Set exercise: Turn the records into a numbered list, beginning at the line containing "Looking at the image, of" and continuing through the line containing "1222 inches", with blank lines omitted.

[Data lines]
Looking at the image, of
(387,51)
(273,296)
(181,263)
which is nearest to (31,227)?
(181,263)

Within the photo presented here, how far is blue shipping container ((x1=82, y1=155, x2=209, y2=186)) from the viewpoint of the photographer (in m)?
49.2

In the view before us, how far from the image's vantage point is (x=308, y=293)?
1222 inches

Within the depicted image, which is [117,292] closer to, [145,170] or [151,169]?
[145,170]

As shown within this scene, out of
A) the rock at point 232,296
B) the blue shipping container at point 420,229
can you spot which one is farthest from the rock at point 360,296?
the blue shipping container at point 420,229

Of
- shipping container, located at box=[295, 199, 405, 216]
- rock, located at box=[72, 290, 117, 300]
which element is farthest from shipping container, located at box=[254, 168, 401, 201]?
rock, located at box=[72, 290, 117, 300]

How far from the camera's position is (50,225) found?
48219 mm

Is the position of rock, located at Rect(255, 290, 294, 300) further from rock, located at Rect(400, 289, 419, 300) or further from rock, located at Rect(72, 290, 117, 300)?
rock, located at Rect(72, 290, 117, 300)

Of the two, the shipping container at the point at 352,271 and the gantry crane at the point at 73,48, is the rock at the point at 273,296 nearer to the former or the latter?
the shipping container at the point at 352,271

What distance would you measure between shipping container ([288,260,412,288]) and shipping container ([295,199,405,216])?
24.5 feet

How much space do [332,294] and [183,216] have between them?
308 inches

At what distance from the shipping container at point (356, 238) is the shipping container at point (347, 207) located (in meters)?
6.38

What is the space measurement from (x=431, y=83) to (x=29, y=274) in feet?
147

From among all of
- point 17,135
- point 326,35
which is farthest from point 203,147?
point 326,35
---
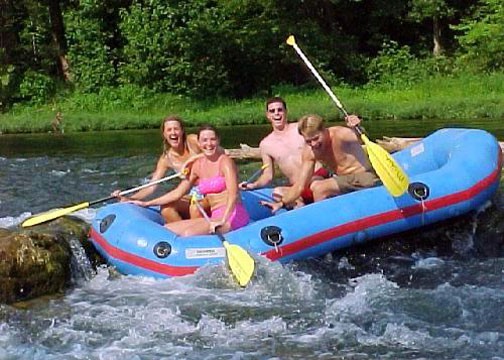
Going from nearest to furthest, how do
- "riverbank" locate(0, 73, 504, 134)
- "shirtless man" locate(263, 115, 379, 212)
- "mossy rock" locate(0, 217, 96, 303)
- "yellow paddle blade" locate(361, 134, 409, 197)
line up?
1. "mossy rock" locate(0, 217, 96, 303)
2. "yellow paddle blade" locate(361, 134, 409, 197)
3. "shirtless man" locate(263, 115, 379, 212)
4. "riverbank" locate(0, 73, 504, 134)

Final answer:
1. Looking at the image, of
2. (387,51)
3. (273,296)
4. (181,263)
5. which is nearest to (31,227)?
6. (181,263)
7. Within the photo presented here, how far is blue shipping container ((x1=82, y1=155, x2=209, y2=186)) from the viewpoint of the photographer (in m)?
8. 49.2
9. In the view before us, how far from the image's vantage point is (x=308, y=293)?
10. 1222 inches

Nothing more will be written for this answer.